# Enneagram Friend-o-Matic



## Spades (Aug 31, 2011)

Hypothetical scenario:

You are in a room with a scientist. They tell you that they can generate a person of any tritype with their Friend-o-Matic machine (which technically works by choosing a regular person that already exists behind the door). The person will be *your age* but a random gender. The scientist tells you that you have to choose *one tritype*, including wings and variants, and that person *has* to be your new friend. You are allowed to have romantic relations if you wish. Which tritype would you choose? *You do not have the choice to opt out*.

i.e. If you had to choose a friend you've never met, what tritype (including wings and variants) would you choose?

*Disclaimer*: This is not meant to be typist. I never choose friends based on type (I can't even tell their type to begin with). I have no attachment to the validity of Enneagram theory, or tritype theory. I'm just curious what people are drawn to, in the context _of_ this theory.


My choice would possibly be:
*7w8 4w3 8w9 sp/sx*


----------



## Swordsman of Mana (Jan 7, 2011)

Spades said:


> Hypothetical scenario:
> 
> You are in a room with a scientist. They tell you that they can generate a person of any tritype with their Friend-o-Matic machine (which technically works by choosing a regular person that already exists behind the door). The person will be *your age* but a random gender. The scientist tells you that you have to choose *one tritype*, including wings and variants, and that person *has* to be your new friend. You are allowed to have romantic relations if you wish. Which tritype would you choose? *You do not have the choice to opt out*.

## Source excerpt
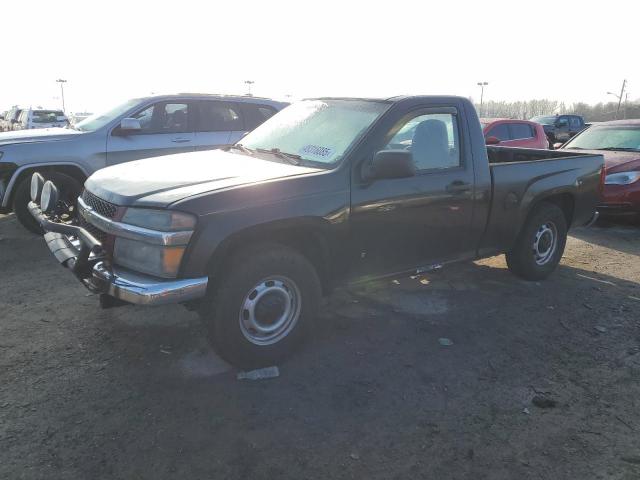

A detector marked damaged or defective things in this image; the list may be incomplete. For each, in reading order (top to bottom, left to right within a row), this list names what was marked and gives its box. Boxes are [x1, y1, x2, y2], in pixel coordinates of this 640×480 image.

damaged front bumper [28, 201, 208, 306]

## Task prompt
In the Friend-o-Matic thread, which tritype does Spades name as a possible choice? Answer from the forum thread alone, not from the material.

## Answer for the task
7w8 4w3 8w9 sp/sx